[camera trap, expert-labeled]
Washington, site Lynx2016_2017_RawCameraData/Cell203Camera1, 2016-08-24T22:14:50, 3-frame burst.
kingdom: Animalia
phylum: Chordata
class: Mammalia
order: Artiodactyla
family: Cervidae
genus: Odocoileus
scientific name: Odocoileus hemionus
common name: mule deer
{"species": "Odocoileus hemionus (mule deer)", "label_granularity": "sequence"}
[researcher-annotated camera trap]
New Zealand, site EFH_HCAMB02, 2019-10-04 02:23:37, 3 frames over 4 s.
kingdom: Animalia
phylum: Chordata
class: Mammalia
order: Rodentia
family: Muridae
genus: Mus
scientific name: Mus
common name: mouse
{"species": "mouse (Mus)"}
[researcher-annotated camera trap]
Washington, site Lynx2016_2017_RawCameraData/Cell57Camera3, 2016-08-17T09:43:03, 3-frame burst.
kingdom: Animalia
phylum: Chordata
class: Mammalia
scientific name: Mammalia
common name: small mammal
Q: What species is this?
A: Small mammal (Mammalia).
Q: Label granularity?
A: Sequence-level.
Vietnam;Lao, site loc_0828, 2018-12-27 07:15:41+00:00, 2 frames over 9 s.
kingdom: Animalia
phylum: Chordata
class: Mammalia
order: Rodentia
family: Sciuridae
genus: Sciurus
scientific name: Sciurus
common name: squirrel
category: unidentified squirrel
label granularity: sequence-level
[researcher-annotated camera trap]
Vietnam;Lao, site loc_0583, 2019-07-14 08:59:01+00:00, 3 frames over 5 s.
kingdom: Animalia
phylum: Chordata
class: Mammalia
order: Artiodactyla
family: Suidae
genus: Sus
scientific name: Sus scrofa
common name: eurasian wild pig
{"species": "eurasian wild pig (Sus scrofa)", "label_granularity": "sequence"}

========

◆ **WHAT YOU NEED TO DO**: Could you reproduce every record exactly as it appears?

◆ **RESPONSE BELOW**:
[camera trap, expert-labeled]
Washington, site Lynx2016_2017_RawCameraData/Cell203Camera1, 2016-08-24T22:14:50, 3-frame burst.
kingdom: Animalia
phylum: Chordata
class: Mammalia
order: Artiodactyla
family: Cervidae
genus: Odocoileus
scientific name: Odocoileus hemionus
common name: mule deer
{"species": "Odocoileus hemionus (mule deer)", "label_granularity": "sequence"}
[researcher-annotated camera trap]
New Zealand, site EFH_HCAMB02, 2019-10-04 02:23:37, 3 frames over 4 s.
kingdom: Animalia
phylum: Chordata
class: Mammalia
order: Rodentia
family: Muridae
genus: Mus
scientific name: Mus
common name: mouse
{"species": "mouse (Mus)"}
[researcher-annotated camera trap]
Washington, site Lynx2016_2017_RawCameraData/Cell57Camera3, 2016-08-17T09:43:03, 3-frame burst.
kingdom: Animalia
phylum: Chordata
class: Mammalia
scientific name: Mammalia
common name: small mammal
Q: What species is this?
A: Small mammal (Mammalia).
Q: Label granularity?
A: Sequence-level.
Vietnam;Lao, site loc_0828, 2018-12-27 07:15:41+00:00, 2 frames over 9 s.
kingdom: Animalia
phylum: Chordata
class: Mammalia
order: Rodentia
family: Sciuridae
genus: Sciurus
scientific name: Sciurus
common name: squirrel
category: unidentified squirrel
label granularity: sequence-level
[researcher-annotated camera trap]
Vietnam;Lao, site loc_0583, 2019-07-14 08:59:01+00:00, 3 frames over 5 s.
kingdom: Animalia
phylum: Chordata
class: Mammalia
order: Artiodactyla
family: Suidae
genus: Sus
scientific name: Sus scrofa
common name: eurasian wild pig
{"species": "eurasian wild pig (Sus scrofa)", "label_granularity": "sequence"}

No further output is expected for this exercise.